The fear in her voice jolted me fully awake, and I managed to focus on her face, so near I could smell the scent of the shampoo she used. Something with apples. There was no furniture in the room except the chair I sat in. I wriggled my hands, and realised I was tied to it.

“What the hell’s going on?” I jerked my hands harder, adrenalin surging through my veins, and she grabbed my shoulder.

“Keep still! There’s a bomb around your neck.”

I stared into her terror-filled eyes for a long moment, then tried to see what she was talking about, but my head was held firmly in some kind of neck brace. I strained to get a good look at the little red light, but trying to see something that’s around your neck is like trying to lick your own elbow. No matter how hard you try, it’s never going to happen. That’s why they invented mirrors.

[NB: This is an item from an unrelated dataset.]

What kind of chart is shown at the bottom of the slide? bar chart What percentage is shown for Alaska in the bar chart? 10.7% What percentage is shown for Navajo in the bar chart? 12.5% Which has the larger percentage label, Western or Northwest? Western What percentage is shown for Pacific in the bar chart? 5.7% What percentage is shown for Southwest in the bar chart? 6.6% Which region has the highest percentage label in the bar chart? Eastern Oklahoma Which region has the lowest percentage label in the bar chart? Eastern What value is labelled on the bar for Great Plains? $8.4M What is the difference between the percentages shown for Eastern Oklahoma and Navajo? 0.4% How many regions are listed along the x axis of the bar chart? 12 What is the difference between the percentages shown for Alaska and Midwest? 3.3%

“Someone put a collar bomb on me?” It certainly wasn’t the craziest thing that had happened to me lately, but it hadn’t been high on my list of possibilities of how the night at Thorne’s might end either. Who would dare? “Was it that Wilson guy?”

Last thing I remembered was getting knocked out, just after the cops had burst in. Or were they really cops? Wilson had said something about a taskforce, and they’d looked like cops, but their whole
modus operandi
smelled more of
Mission Impossible
than the staid old Australian police force. And now I was wearing a collar bomb? Something was very wrong here—and not just the fact that I might be about to get my head blown off.

“I don’t know who they were, mistress.” The selkie’s face was white with fear. She raised a shaking hand to brush her hair out of her face, and I saw both hands were shackled in silver handcuffs. There were angry red welts around her wrists already from the poisonous metal. “They caught us with silver nets, then they brought us here and separated us. I was left in this room on my own until two men in white coats wheeled you in a few minutes ago.”